Interpretation of Change

A common metric to determine meaningful change from intervention is the MCID. The MCID is “the smallest difference in score in the domain of interest which patients perceive as beneficial and which would mandate, in the absence of troublesome side effects and excessive cost, a change in patient management.” (95). This differs from minimal detectable change, which is the amount of change required to account for measurement error and does not always reflect clinical relevance. Many methods for calculating MCID exist, including distribution methods that use statistical variance of the measure, and anchor-based methods, where change in 6MWD is linked to another clinical criterion (the anchor) that marks change (14). No consensus on the best way to determine MCID exists (96). MCID values have been published for the 6MWT for many clinical populations so clinicians can assess effectiveness of interventions, or in some cases, measure deterioration with disease progression (48,97). Table 3 provides 6MWT MCID values for common clinical populations published since 2002 when the 6MWT protocol was standardized. Pooled systematic review data is listed where noted instead of individual studies.

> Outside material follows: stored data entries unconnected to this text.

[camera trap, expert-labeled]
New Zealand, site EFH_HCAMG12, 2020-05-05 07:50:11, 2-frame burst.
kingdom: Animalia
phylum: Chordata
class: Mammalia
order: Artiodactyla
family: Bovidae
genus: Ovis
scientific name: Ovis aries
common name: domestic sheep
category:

TABLE 3. Minimal clinically important difference estimates for 6-minute walk distance for clinical populations.

View Fullscreen

Limitations of 6MWT

The 6MWT does not provide diagnostic detail regarding functional limitations. As it is self-paced, motivation may influence results, though complying with the standardized instructions limits this factor (49). It demonstrates a ceiling effect in those with milder disease status and using a more sensitive marker for cardiovascular change may be warranted in those cases (111–113).

6MWT Clinical Bottom Line

The 6MWT is a useful clinical tool to assess functional capacity across the lifespan in both healthy and clinical populations. It requires the use of many body systems, though, and does not differentiate contributions of each system to functional status. It is safe, standardized, and both valid and reliable when performed according to protocol.